* _Your task_: Read the data below. Every line holding the string "over" must be copied.
= Beginning of Section =
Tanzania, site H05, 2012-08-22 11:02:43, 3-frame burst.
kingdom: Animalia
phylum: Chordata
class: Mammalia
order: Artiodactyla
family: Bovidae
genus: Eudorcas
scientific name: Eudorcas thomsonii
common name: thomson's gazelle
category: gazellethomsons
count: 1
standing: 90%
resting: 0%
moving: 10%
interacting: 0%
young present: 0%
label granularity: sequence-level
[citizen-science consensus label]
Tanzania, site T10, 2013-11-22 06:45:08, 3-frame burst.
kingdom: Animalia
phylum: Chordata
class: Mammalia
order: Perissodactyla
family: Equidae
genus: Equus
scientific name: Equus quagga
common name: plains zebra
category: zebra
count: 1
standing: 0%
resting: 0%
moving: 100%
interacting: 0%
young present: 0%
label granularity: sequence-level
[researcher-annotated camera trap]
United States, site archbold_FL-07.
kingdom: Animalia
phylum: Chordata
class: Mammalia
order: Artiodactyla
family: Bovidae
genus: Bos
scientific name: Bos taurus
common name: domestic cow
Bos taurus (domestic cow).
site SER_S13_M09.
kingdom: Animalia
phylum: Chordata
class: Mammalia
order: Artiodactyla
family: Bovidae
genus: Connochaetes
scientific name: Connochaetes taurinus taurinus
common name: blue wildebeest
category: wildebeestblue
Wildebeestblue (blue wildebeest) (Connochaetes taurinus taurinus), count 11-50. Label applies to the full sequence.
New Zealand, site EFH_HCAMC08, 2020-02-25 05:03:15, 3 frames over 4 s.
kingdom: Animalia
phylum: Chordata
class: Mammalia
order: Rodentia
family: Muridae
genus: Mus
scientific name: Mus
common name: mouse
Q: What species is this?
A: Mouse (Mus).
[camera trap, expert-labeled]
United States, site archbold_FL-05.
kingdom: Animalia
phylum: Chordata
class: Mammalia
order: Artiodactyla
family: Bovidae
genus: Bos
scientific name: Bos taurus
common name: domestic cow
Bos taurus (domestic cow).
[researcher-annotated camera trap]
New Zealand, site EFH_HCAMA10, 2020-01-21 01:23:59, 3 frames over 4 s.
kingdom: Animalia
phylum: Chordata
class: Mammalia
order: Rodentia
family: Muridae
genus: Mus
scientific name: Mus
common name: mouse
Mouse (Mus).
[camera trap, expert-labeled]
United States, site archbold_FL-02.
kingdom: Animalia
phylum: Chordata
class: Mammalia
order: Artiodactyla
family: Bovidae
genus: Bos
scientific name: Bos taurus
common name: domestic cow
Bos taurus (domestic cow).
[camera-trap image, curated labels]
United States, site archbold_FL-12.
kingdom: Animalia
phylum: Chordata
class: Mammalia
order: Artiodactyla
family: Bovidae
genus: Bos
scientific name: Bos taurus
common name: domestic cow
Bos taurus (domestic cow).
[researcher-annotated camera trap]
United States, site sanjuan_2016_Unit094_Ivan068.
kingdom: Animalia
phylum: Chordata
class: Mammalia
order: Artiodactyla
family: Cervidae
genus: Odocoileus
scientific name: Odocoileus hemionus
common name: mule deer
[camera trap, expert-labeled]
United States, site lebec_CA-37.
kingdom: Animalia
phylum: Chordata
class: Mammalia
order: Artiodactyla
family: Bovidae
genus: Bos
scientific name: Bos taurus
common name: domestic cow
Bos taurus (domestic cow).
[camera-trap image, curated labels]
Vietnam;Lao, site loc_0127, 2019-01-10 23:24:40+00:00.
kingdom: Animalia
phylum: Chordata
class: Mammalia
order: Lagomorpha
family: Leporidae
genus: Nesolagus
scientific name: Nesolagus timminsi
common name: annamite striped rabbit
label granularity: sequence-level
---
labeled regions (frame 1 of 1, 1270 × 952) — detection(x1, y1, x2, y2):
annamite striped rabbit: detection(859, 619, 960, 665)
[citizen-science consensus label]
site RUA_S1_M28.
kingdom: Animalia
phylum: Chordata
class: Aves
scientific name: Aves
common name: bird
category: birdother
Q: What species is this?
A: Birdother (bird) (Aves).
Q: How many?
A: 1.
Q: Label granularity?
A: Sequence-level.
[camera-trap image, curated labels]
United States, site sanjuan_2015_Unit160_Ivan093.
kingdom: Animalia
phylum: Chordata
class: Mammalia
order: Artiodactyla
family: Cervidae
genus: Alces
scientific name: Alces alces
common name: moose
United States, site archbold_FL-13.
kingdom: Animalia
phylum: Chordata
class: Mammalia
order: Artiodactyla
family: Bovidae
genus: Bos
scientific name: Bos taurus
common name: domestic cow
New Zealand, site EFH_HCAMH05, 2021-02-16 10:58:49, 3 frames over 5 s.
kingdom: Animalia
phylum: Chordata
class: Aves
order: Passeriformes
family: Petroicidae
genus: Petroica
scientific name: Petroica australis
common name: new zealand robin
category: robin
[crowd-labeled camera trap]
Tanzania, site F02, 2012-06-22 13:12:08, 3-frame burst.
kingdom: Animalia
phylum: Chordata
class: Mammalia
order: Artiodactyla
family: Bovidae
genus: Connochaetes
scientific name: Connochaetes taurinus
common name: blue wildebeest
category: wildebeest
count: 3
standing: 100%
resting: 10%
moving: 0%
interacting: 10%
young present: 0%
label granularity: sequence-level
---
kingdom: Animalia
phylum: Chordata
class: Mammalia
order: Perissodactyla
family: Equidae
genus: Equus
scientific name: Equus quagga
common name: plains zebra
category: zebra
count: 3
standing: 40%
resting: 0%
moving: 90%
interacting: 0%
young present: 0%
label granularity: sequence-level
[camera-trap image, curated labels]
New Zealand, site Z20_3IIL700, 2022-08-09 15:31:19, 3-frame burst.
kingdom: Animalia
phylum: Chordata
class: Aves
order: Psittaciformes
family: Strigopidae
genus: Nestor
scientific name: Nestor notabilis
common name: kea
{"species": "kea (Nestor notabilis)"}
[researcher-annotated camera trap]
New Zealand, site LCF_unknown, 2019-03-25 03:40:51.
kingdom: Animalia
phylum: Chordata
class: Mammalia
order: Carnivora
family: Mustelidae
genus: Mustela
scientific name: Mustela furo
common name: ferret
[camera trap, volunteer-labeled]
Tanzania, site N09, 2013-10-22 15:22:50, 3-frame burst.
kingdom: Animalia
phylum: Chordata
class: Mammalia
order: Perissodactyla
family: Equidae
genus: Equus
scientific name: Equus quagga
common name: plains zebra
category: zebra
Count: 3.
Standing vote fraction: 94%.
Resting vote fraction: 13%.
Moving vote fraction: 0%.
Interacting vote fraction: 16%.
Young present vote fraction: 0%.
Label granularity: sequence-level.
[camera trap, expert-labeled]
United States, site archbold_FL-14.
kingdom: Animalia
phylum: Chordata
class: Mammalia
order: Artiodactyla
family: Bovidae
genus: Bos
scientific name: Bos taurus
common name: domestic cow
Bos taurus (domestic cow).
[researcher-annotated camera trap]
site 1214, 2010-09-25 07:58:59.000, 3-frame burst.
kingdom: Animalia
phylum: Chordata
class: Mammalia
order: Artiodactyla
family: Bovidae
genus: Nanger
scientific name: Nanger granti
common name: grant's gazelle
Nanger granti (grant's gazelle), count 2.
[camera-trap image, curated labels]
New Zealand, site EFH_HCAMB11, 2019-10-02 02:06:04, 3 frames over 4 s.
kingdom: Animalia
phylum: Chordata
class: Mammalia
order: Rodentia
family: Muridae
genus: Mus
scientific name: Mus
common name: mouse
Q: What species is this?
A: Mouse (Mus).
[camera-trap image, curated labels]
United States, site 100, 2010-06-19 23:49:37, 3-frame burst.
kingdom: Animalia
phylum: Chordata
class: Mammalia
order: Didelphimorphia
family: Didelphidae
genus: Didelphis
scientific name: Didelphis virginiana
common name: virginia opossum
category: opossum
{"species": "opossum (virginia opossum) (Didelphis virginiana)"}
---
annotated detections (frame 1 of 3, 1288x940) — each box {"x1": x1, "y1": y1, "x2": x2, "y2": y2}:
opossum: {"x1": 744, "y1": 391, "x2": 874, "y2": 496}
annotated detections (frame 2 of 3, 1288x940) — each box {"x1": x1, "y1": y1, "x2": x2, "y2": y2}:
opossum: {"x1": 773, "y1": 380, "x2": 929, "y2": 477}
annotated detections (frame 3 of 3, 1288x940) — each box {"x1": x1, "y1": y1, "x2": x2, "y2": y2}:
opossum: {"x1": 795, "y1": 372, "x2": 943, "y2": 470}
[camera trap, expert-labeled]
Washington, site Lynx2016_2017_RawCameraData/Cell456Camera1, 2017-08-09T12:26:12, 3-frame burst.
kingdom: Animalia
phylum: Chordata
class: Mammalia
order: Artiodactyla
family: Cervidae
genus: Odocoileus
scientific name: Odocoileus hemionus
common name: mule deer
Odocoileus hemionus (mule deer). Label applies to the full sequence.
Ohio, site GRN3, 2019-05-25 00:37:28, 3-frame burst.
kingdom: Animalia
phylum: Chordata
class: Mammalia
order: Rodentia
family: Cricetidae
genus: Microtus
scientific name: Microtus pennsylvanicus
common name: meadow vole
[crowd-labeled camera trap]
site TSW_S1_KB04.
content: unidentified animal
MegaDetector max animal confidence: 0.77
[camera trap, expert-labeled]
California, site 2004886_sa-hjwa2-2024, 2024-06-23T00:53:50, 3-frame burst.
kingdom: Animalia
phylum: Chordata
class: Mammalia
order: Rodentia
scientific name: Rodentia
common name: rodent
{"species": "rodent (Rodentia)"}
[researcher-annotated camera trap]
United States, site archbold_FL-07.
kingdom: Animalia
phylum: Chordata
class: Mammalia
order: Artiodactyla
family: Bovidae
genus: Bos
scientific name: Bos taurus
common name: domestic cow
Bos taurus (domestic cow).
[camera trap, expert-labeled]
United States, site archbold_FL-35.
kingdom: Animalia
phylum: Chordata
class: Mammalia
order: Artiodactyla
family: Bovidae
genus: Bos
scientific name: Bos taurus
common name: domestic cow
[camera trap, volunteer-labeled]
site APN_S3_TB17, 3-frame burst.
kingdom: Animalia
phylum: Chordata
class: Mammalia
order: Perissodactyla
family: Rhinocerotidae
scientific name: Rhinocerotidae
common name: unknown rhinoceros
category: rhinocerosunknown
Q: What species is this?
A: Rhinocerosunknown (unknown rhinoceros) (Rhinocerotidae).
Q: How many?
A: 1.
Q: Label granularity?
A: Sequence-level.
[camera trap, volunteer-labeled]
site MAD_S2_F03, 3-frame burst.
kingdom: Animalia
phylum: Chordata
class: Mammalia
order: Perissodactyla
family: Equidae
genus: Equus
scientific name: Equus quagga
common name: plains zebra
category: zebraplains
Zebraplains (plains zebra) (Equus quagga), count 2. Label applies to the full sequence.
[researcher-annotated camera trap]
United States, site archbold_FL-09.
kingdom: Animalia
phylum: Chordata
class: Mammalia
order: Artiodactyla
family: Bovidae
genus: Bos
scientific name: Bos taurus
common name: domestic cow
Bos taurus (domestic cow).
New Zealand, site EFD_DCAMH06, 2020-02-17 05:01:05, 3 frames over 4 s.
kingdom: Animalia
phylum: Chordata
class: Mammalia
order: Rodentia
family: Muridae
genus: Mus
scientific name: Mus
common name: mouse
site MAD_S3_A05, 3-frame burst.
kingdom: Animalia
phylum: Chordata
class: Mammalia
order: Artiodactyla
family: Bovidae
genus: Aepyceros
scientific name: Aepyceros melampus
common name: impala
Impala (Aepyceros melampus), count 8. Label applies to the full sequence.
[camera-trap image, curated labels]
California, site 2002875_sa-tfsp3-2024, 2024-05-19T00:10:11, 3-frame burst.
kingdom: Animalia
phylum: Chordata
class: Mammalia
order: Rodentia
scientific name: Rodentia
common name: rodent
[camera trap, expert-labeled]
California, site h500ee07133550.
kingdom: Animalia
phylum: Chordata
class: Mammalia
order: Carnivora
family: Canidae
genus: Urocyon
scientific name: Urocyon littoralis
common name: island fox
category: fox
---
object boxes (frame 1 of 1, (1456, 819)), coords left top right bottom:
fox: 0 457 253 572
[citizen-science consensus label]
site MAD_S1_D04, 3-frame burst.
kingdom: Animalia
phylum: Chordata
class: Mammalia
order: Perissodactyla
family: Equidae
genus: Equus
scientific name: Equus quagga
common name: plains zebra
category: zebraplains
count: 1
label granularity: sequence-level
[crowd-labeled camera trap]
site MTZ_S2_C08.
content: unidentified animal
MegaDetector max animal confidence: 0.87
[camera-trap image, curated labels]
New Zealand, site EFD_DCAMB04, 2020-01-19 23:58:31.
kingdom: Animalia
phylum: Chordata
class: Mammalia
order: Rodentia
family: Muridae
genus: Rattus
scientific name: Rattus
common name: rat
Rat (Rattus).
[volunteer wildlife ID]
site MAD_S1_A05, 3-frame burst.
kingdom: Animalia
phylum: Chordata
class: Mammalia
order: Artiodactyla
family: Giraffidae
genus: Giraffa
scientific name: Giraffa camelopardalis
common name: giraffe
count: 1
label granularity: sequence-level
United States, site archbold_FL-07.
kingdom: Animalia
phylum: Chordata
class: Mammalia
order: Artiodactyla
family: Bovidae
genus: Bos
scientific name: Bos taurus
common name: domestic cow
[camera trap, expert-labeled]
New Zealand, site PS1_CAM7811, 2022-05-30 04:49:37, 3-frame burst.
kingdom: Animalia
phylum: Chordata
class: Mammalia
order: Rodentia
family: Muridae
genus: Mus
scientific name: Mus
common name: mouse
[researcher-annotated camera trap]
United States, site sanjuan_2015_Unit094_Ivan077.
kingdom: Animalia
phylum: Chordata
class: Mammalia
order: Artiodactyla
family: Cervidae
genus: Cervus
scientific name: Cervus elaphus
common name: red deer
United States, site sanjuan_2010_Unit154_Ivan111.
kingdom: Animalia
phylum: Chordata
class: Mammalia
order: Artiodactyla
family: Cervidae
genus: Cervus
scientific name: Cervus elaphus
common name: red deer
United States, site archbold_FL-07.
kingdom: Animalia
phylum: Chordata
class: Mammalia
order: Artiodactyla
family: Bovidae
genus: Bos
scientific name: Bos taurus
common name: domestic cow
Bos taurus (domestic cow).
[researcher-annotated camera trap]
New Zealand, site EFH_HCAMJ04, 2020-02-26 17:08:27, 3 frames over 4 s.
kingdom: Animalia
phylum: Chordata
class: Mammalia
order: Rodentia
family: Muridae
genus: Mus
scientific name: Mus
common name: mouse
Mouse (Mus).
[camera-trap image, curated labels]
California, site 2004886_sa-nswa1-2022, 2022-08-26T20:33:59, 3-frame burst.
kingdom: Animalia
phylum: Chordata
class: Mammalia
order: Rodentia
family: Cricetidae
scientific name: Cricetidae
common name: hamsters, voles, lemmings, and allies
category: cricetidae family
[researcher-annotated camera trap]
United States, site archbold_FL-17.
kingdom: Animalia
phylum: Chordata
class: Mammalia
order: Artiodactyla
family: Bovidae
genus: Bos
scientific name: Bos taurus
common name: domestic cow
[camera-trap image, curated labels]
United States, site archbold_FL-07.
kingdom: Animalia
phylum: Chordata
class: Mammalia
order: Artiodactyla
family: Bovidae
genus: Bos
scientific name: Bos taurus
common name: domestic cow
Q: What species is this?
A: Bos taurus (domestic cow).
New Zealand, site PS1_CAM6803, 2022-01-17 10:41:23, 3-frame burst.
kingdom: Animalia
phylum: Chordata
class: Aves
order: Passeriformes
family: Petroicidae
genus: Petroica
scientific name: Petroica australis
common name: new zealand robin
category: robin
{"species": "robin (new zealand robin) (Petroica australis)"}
= End of Section =
* _Answer to this exercise_:
New Zealand, site EFH_HCAMC08, 2020-02-25 05:03:15, 3 frames over 4 s.
New Zealand, site EFH_HCAMA10, 2020-01-21 01:23:59, 3 frames over 4 s.
New Zealand, site EFH_HCAMH05, 2021-02-16 10:58:49, 3 frames over 5 s.
New Zealand, site EFH_HCAMB11, 2019-10-02 02:06:04, 3 frames over 4 s.
New Zealand, site EFD_DCAMH06, 2020-02-17 05:01:05, 3 frames over 4 s.
New Zealand, site EFH_HCAMJ04, 2020-02-26 17:08:27, 3 frames over 4 s.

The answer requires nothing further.